Un estudio desarrollado en Estados Unidos muestra que parece existir una asociación entre padecer un episodio de fiebre en el embarazo y el incremento del riesgo de autismo en el bebé. De todos modos no se puede demostrar si la fiebre es causante o se trata de un signo que aparece junto a otra respuesta inmunitaria que podría ser causante del aumento del riesgo.

Autismo y fiebre

En algunos estudios realizados anteriormente, se concluyó que padecer una infección prenatal puede aumentar el riesgo de que el futuro bebé sufra trastornos del espectro autista. Basándose en estos resultados, expertos de la Universidad de Columbia (Estados Unidos), del Instituto de Salud Pública y del Instituto de Medicina Clínica de la Universidad de Oslo (Noruega), entre otros, han llevado a cabo un estudio para intentar encontrar una evidencia que relacionase sufrir fiebre en el embarazo y el aumento del riesgo de autismo en el bebé.

En la investigación se utilizaron los datos de madres y 114.500 niños nacidos entre el año 1999 y el año 2009, se trata de una gran cohorte prospectiva que tenía el cometido de encontrar una asociación entre la aparición de la fiebre prenatal, síntoma que se asocia habitualmente a una infección, con el riesgo de autismo. Según los resultados existe un ligero incremento del riesgo de autismo por un episodio de fiebre en el embarazo, identificando el segundo trimestre del embarazo como el más significativo, ya que aumentaba el riesgo de que los futuros bebés sufrieran el trastorno en un 40%.

Un 40% parece un porcentaje elevado, pero en términos absolutos el riesgo es bajo, los expertos explican que muchas mujeres sufren algún tipo de infección que provoca la respuesta febril, pero no tienen un hijo que sufra TEA. Por otro lado, el estudio puede haber identificado una posible relación, pero los expertos comentan que no prueba que la fiebre sea causante del autismo, simplemente que parece existir algún tipo de asociación. Tampoco se puede determinar qué aspecto de la fiebre es la que podría causar la aparición del trastorno.

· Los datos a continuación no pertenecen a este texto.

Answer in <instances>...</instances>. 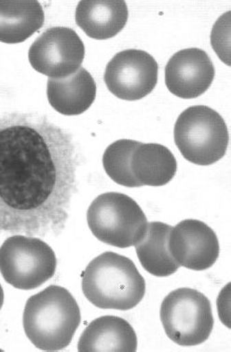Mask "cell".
I'll use <instances>...</instances> for the list:
<instances>
[{"instance_id":"20","label":"cell","mask_w":231,"mask_h":352,"mask_svg":"<svg viewBox=\"0 0 231 352\" xmlns=\"http://www.w3.org/2000/svg\"><path fill=\"white\" fill-rule=\"evenodd\" d=\"M4 303V292L3 289L1 287V285H0V309H1L2 306H3Z\"/></svg>"},{"instance_id":"9","label":"cell","mask_w":231,"mask_h":352,"mask_svg":"<svg viewBox=\"0 0 231 352\" xmlns=\"http://www.w3.org/2000/svg\"><path fill=\"white\" fill-rule=\"evenodd\" d=\"M156 60L141 50H126L115 55L107 65L104 82L110 93L126 101L148 96L157 82Z\"/></svg>"},{"instance_id":"4","label":"cell","mask_w":231,"mask_h":352,"mask_svg":"<svg viewBox=\"0 0 231 352\" xmlns=\"http://www.w3.org/2000/svg\"><path fill=\"white\" fill-rule=\"evenodd\" d=\"M87 221L96 238L118 248L135 246L148 231V219L138 202L122 193L97 197L87 212Z\"/></svg>"},{"instance_id":"19","label":"cell","mask_w":231,"mask_h":352,"mask_svg":"<svg viewBox=\"0 0 231 352\" xmlns=\"http://www.w3.org/2000/svg\"><path fill=\"white\" fill-rule=\"evenodd\" d=\"M230 12L222 15L219 21L215 23L212 33V45L214 47L215 52L219 55L220 59L225 62L228 65H230V52L225 48L224 43L230 47V42L225 41V36H230Z\"/></svg>"},{"instance_id":"16","label":"cell","mask_w":231,"mask_h":352,"mask_svg":"<svg viewBox=\"0 0 231 352\" xmlns=\"http://www.w3.org/2000/svg\"><path fill=\"white\" fill-rule=\"evenodd\" d=\"M131 169L141 186H162L167 185L175 177L177 164L166 146L140 143L133 151Z\"/></svg>"},{"instance_id":"12","label":"cell","mask_w":231,"mask_h":352,"mask_svg":"<svg viewBox=\"0 0 231 352\" xmlns=\"http://www.w3.org/2000/svg\"><path fill=\"white\" fill-rule=\"evenodd\" d=\"M78 349L80 352H135L138 336L132 325L122 318L100 317L84 330Z\"/></svg>"},{"instance_id":"14","label":"cell","mask_w":231,"mask_h":352,"mask_svg":"<svg viewBox=\"0 0 231 352\" xmlns=\"http://www.w3.org/2000/svg\"><path fill=\"white\" fill-rule=\"evenodd\" d=\"M47 96L60 114L78 116L90 109L96 97V83L85 68L64 78H49Z\"/></svg>"},{"instance_id":"10","label":"cell","mask_w":231,"mask_h":352,"mask_svg":"<svg viewBox=\"0 0 231 352\" xmlns=\"http://www.w3.org/2000/svg\"><path fill=\"white\" fill-rule=\"evenodd\" d=\"M170 256L180 267L201 272L214 266L220 247L214 231L199 220H184L170 230Z\"/></svg>"},{"instance_id":"6","label":"cell","mask_w":231,"mask_h":352,"mask_svg":"<svg viewBox=\"0 0 231 352\" xmlns=\"http://www.w3.org/2000/svg\"><path fill=\"white\" fill-rule=\"evenodd\" d=\"M160 315L168 338L179 346L206 342L214 328L211 302L191 288L170 292L162 301Z\"/></svg>"},{"instance_id":"11","label":"cell","mask_w":231,"mask_h":352,"mask_svg":"<svg viewBox=\"0 0 231 352\" xmlns=\"http://www.w3.org/2000/svg\"><path fill=\"white\" fill-rule=\"evenodd\" d=\"M214 73V64L206 52L197 48L182 50L168 62L165 84L179 98H197L212 85Z\"/></svg>"},{"instance_id":"1","label":"cell","mask_w":231,"mask_h":352,"mask_svg":"<svg viewBox=\"0 0 231 352\" xmlns=\"http://www.w3.org/2000/svg\"><path fill=\"white\" fill-rule=\"evenodd\" d=\"M80 165L72 135L46 116L0 114V233L59 236Z\"/></svg>"},{"instance_id":"13","label":"cell","mask_w":231,"mask_h":352,"mask_svg":"<svg viewBox=\"0 0 231 352\" xmlns=\"http://www.w3.org/2000/svg\"><path fill=\"white\" fill-rule=\"evenodd\" d=\"M129 17L122 0H83L76 9V23L87 36L98 41L118 35Z\"/></svg>"},{"instance_id":"18","label":"cell","mask_w":231,"mask_h":352,"mask_svg":"<svg viewBox=\"0 0 231 352\" xmlns=\"http://www.w3.org/2000/svg\"><path fill=\"white\" fill-rule=\"evenodd\" d=\"M140 142L120 139L110 144L103 155L104 169L115 183L127 188H140L131 169V160Z\"/></svg>"},{"instance_id":"8","label":"cell","mask_w":231,"mask_h":352,"mask_svg":"<svg viewBox=\"0 0 231 352\" xmlns=\"http://www.w3.org/2000/svg\"><path fill=\"white\" fill-rule=\"evenodd\" d=\"M85 47L78 34L69 28H49L36 39L28 52L30 65L50 78H64L80 68Z\"/></svg>"},{"instance_id":"2","label":"cell","mask_w":231,"mask_h":352,"mask_svg":"<svg viewBox=\"0 0 231 352\" xmlns=\"http://www.w3.org/2000/svg\"><path fill=\"white\" fill-rule=\"evenodd\" d=\"M80 322L77 301L61 286H49L31 296L23 311L26 336L44 351H62L69 346Z\"/></svg>"},{"instance_id":"17","label":"cell","mask_w":231,"mask_h":352,"mask_svg":"<svg viewBox=\"0 0 231 352\" xmlns=\"http://www.w3.org/2000/svg\"><path fill=\"white\" fill-rule=\"evenodd\" d=\"M172 228L162 222L148 223L146 236L135 245L142 267L156 277L175 274L180 267L173 260L168 248Z\"/></svg>"},{"instance_id":"5","label":"cell","mask_w":231,"mask_h":352,"mask_svg":"<svg viewBox=\"0 0 231 352\" xmlns=\"http://www.w3.org/2000/svg\"><path fill=\"white\" fill-rule=\"evenodd\" d=\"M228 139L225 120L208 107H188L175 123V144L191 164L208 166L219 162L227 152Z\"/></svg>"},{"instance_id":"3","label":"cell","mask_w":231,"mask_h":352,"mask_svg":"<svg viewBox=\"0 0 231 352\" xmlns=\"http://www.w3.org/2000/svg\"><path fill=\"white\" fill-rule=\"evenodd\" d=\"M81 287L94 306L103 309L129 311L146 294V282L128 257L107 252L96 257L82 273Z\"/></svg>"},{"instance_id":"15","label":"cell","mask_w":231,"mask_h":352,"mask_svg":"<svg viewBox=\"0 0 231 352\" xmlns=\"http://www.w3.org/2000/svg\"><path fill=\"white\" fill-rule=\"evenodd\" d=\"M45 15L36 0H0V42L21 43L43 25Z\"/></svg>"},{"instance_id":"7","label":"cell","mask_w":231,"mask_h":352,"mask_svg":"<svg viewBox=\"0 0 231 352\" xmlns=\"http://www.w3.org/2000/svg\"><path fill=\"white\" fill-rule=\"evenodd\" d=\"M57 259L41 239L14 235L0 247V272L9 285L34 290L54 277Z\"/></svg>"}]
</instances>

La fiebre es una de las respuestas inmunitarias a una infección, por lo que el riesgo de autismo podría estar asociado a otro factor que aparece también con la fiebre y que podría, de algún modo, afectar al desarrollo cerebral de los fetos. De los niños que participaron en el estudio, 583 fueron diagnosticados con autismo, las madres de 15.701 niños tuvieron uno o más episodios de fiebre a lo largo del embarazo. Se encontró que las madres que tuvieron fiebre en algún momento del embarazo tenían un 34% más probabilidades de tener un hijo autista, pero al realizar el análisis según el trimestre del embarazo en el que se sufrió la fiebre, en el primer trimestre el riesgo fue de un 34%, en el segundo se elevó a un 40% y en el tercer trimestre el riesgo fue de un 15%. Por tanto, la relación más significativa se produjo en el segundo trimestre de la gestación.

También se constató un aumento del riesgo de autismo en base a la frecuencia de los episodios de fiebre, siendo 1’3 veces más elevado a partir de la semana 12 del embarazo y con dos episodios febriles. Con tres episodios de fiebre, el riesgo se incrementó en tres veces en comparación con las madres que no tuvieron fiebre durante el embarazo. En el caso de un episodio febril, se puede administrar algún tipo de fármaco como el acetaminofén o paracetamol, en este caso el riesgo se redujo muy ligeramente.

En el caso de las madres que tomaron ibuprofeno, no se encontró ningún caso de autismo, pero no se puede determinar la asociación entre la ingesta del fármaco y la reducción del riesgo del trastorno en los bebés, la razón es que muy pocas madres tomaron este fármaco para la fiebre, por lo que faltan datos para poder determinar algún tipo de asociación. Es lógico que se realicen todo tipo de investigaciones en torno al autismo en Estados Unidos, recordemos que la prevalencia de este trastorno en el país es muy elevada. Actualmente uno de cada 68 niños es diagnosticado con autismo, en el año 2012 esta tasa se situaba en uno de cada 88 niños, sin duda, el aumento es muy elevado.

Como decíamos, el estudio no aclara mucho, la fiebre puede ser una causa o quizá otro tipo de respuesta inmunitaria que aparece junto a la fiebre, por lo que posiblemente se realizarán nuevos estudios para profundizar en esta relación. Podéis conocer todos los detalles de la investigación a través de este artículo publicado en la revista científica Molecular Psychiatry.